Bailey Vos, a pre-sales forester, stands on a fallen tree in the Stilly Revisited timber sale on May 29, 2024 in Arlington, Washington. (Olivia Vanni/ The Herald)

New state policy could affect timber sales in Snohomish County

A resolution passed this month means the state could sell more older forests for harvest.

EVERETT — A drastic shift in the state’s interpretation of its sustainable forest policy will affect when and what types of forests can be harvested in Washington.

Earlier this month, the Department of Natural Resources board passed a resolution allowing the agency to sell mature forests for harvest instead of setting the trees aside for habitat conservation. Advocacy groups are frustrated with the quick and major change in policy interpretation.

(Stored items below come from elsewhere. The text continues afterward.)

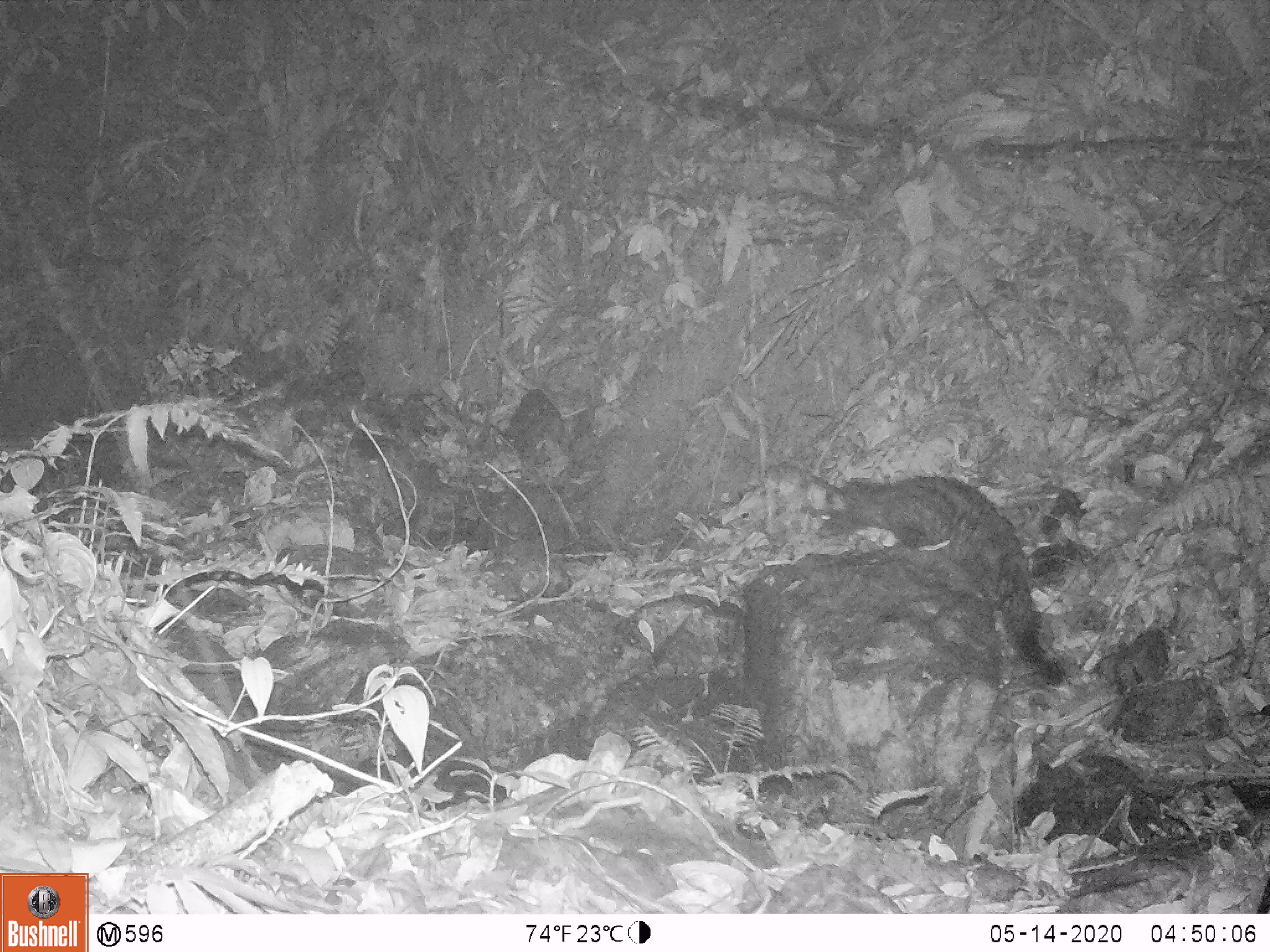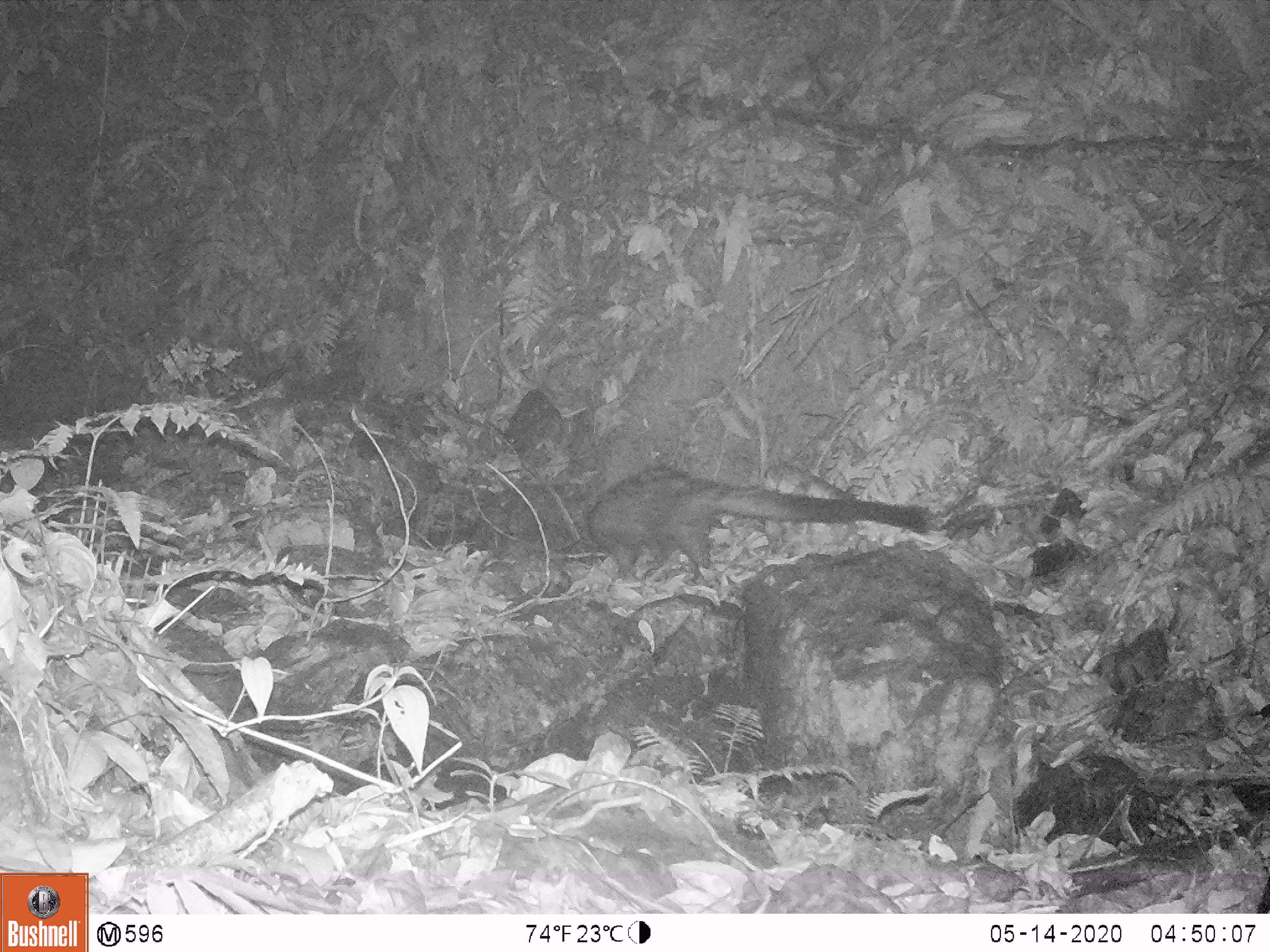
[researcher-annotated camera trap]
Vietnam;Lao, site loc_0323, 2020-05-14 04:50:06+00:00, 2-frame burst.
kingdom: Animalia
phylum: Chordata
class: Mammalia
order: Carnivora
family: Viverridae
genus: Paradoxurus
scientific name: Paradoxurus hermaphroditus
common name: common palm civet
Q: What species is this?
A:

The new interpretation could influence ongoing litigation in Snohomish County, where the Legacy Forest Defense Coalition is suing the department for the Stilly Revisited timber sale to Sierra Pacific Industries. The site, filled with century-old Douglas firs and western hemlocks, is 13 miles northeast of Arlington. In July, DNR sold the land for $3 million.

In 2006, the agency created the Policy for Sustainable Forests. The document states within 100 years, the agency will manage 10% to 15% of the state’s land designated as habitat for at-risk species into “older” forests. Management can include thinning certain trees so the forest evolves into something that resembles old growth.

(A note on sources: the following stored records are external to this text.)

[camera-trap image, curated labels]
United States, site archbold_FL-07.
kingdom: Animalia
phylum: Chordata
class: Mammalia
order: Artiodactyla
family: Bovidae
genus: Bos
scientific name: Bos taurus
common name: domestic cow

This means the department finds land with multiple species of trees, fallen logs and varied undergrowth vegetation to cultivate into old-growth-like stands.

The sustainable forest policy states “once older-forest targets are met, structurally complex forest stands that are not needed to meet the targets may be considered for harvest activities.”

Scientists say older forests are better for animals because of high diversity of habitat and more resilient trees. Additionally, older, bigger trees store more carbon, helping combat climate change.

But bigger trees are not only more ecologically valuable, they’re also more economically valuable.

Since the policy was passed 18 years ago, DNR has interpreted the language to mean only after older-forest targets are met could the department consider complex forests for harvest.

But Resolution 1645, passed six weeks before Dave Upthegrove takes over as commissioner of public lands, flips the almost two-decade-old interpretation on its head.

The shift “muddies the water a little bit when Commissioner Upthegrove seeks to impose a different interpretation,” Washington Forest Law Center managing attorney Peter Goldman said. Upthegrove has repeatedly expressed a desire to preserve older forests for conservation.

Goldman added: “I think they’re setting up a lawsuit against Upthegrove if he doesn’t follow their new interpretation.”

The new document states the board does not interpret the policy as prohibiting DNR from harvesting older forests before the agency has reached its older forest goals.

The resolution reasons not all structurally complex stands are suitable to be managed toward older-forest targets, but in exchange the agency can now designate areas that are not currently structurally complex to be set aside for older-forest goals.

“Nothing in the (Policy for Sustainable Forests) suggests that DNR may substitute younger stands – most of which have been historically managed as Douglas fir monocrops – for structurally complex stands,” Stephen Kropp, founder of the Legacy Forest Defense Coalition, said in an email.

In 2019, the DNR was hit by three lawsuits after the agency released its conservation plan for the marbled murrelet, a small seabird listed as threatened under the Endangered Species Act. Two pro-timber lawsuits pushed the department to increase logging access, while the other lawsuit filed by a conservation group believed DNR wasn’t doing enough to conserve habitat for the bird.

The lawsuits were resolved in DNR’s favor. In a change of tactics, conservation groups are now fighting individual timber sales, such as Stilly Revisited.

“As that tempo of litigation has been picking up, we thought that it was best to clarify what that policy for sustainable forest actually sets,” Emmons said.

The resolution doesn’t change the sustainable forests policy, but it is a document that can be referred to in court to show the board’s interpretation. The board includes the state Superintendent of Public Instruction Chris Reykdal and the dean of Washington State University’s College of Agriculture and Natural Resources.